■ **What to do**
a) Answer these questions from the article on algorithm registries, one line each:
(i) In what month and year did the article appear, and under what publication number?
(ii) Which government does the article say created a registry for all its algorithms?
(iii) Besides public transparency, which functionalities does the article name as helping organizations gain more internal control over their algorithms?
b) List every keyword that the article on algorithm registries gives under its "Keywords" heading.
c) Extend the article on algorithm registries past its final sentence.

■ **Source document**

■ ■ ■ ■

Download pdf

Themes

Data & Analytics

Keywords

#AI ethics, #AI governance, #AI oversight, #algorithm registry, #artificial intelligence

Introduction
Transparency, public oversight and internal control
General transparency versus individual explainability
Functional choices for algorithm registries
Scoping the registry: decisions on width and depth
- Width
- Depth
Transparency alone is not enough to enable public oversight on algorithms
References

Ylja Remmits

Frank van Praat

Beyond transparency: harnessing algorithm registries for effective algorithm governance

May 2023 - Publication 2023/1

The Dutch government’s creation of a registry for all their algorithms is a positive first step towards increasing public control. But the future will decide whether this is good enough, and if organizations need to take further steps beyond transparency to manage algorithm risks.

We argue that an algorithm registry can also provide a foundation for managing algorithms risks internally. On top of public transparency, there are more functions that organizations should consider when implementing an algorithm registry. Collaboration and knowledge management, risk assessments and general governance are as well functionalities that help organizations to gain more (internal) control over their algorithms. It’s up to each organization to determine the best approach for them. But it goes without saying that with the right measures in place, algorithm registries help to increase public trust in algorithms and internally assure that they are used ethically and responsibly.

■ ■ ■ ■

■ **Source material**
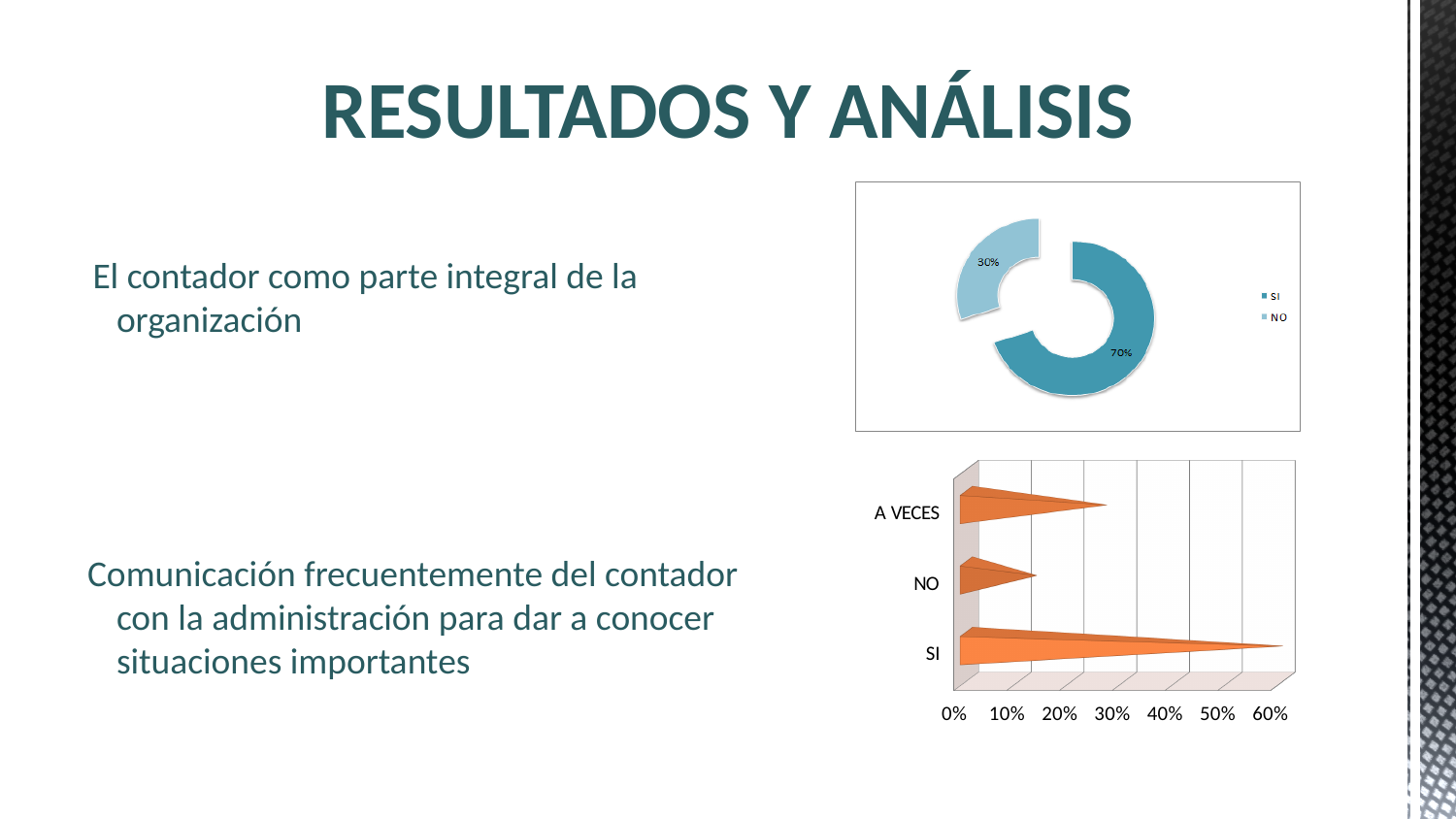
In the bottom-right bar chart, is the value for NO greater or less than 20%? less In the bottom-right bar chart, which category has the lowest value? NO In the bottom-right bar chart, is the value for SI greater or less than 50%? greater What kind of chart is the top-right chart? Doughnut chart In the bottom-right bar chart, how many categories are shown? 3 What kind of chart is the bottom-right chart? Bar chart In the top-right doughnut chart, what is the difference between the SI and NO shares? 40% In the bottom-right bar chart, which category has the highest value? SI In the top-right doughnut chart, what percentage is shown for NO? 30% In the top-right doughnut chart, which category has the larger share? SI In the top-right doughnut chart, what percentage is shown for SI? 70% In the top-right doughnut chart, how many categories are shown? 2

■ ■ ■ ■

■ **Numbered responses**
a)
(i) May 2023, Publication 2023/1
(ii) The Dutch government
(iii) Collaboration and knowledge management, risk assessments, and general governance

b)
AI ethics
AI governance
AI oversight
algorithm registry
artificial intelligence

c)
Introduction

On February 15^th 2023, Dutch State Secretary for Digitalization Van Huffelen made a bold commitment with potentially far-reaching implications. During a debate about the usage of algorithms and data ethics within the Dutch government, she promised that by the end of 2023, information on all government algorithms would be publicly available in the recently launched algorithm registry of the Dutch government ([Over]). This ambitious promise poses a significant challenge. The broad and complex nature of algorithms and their widespread use makes it difficult to obtain a complete overview of all algorithms used in the public sector. In fact, we observe that many organizations – also in the private sector – struggle to create and maintain an inventory of their own algorithms to start with.

There is an increasing demand from society and in the parliament ([Klav21], [Dass22]) for greater control over algorithms. In this light Van Huffelen’s ambition is logical. However, it is open to debate whether the added transparency provided by the Dutch registry will actually effectively mitigate the risks inherent in the usage of algorithms by the public sector. We believe that a public algorithm registry is not enough to enable public oversight or to minimize the potential devastating impact of algorithms and AI. We merely believe that a complete and comprehensive overview of algorithms could be a great start for end-to-end algorithm governance. In this article, we argue that a registry’s true value lies in its use as a tool for governance and risk management.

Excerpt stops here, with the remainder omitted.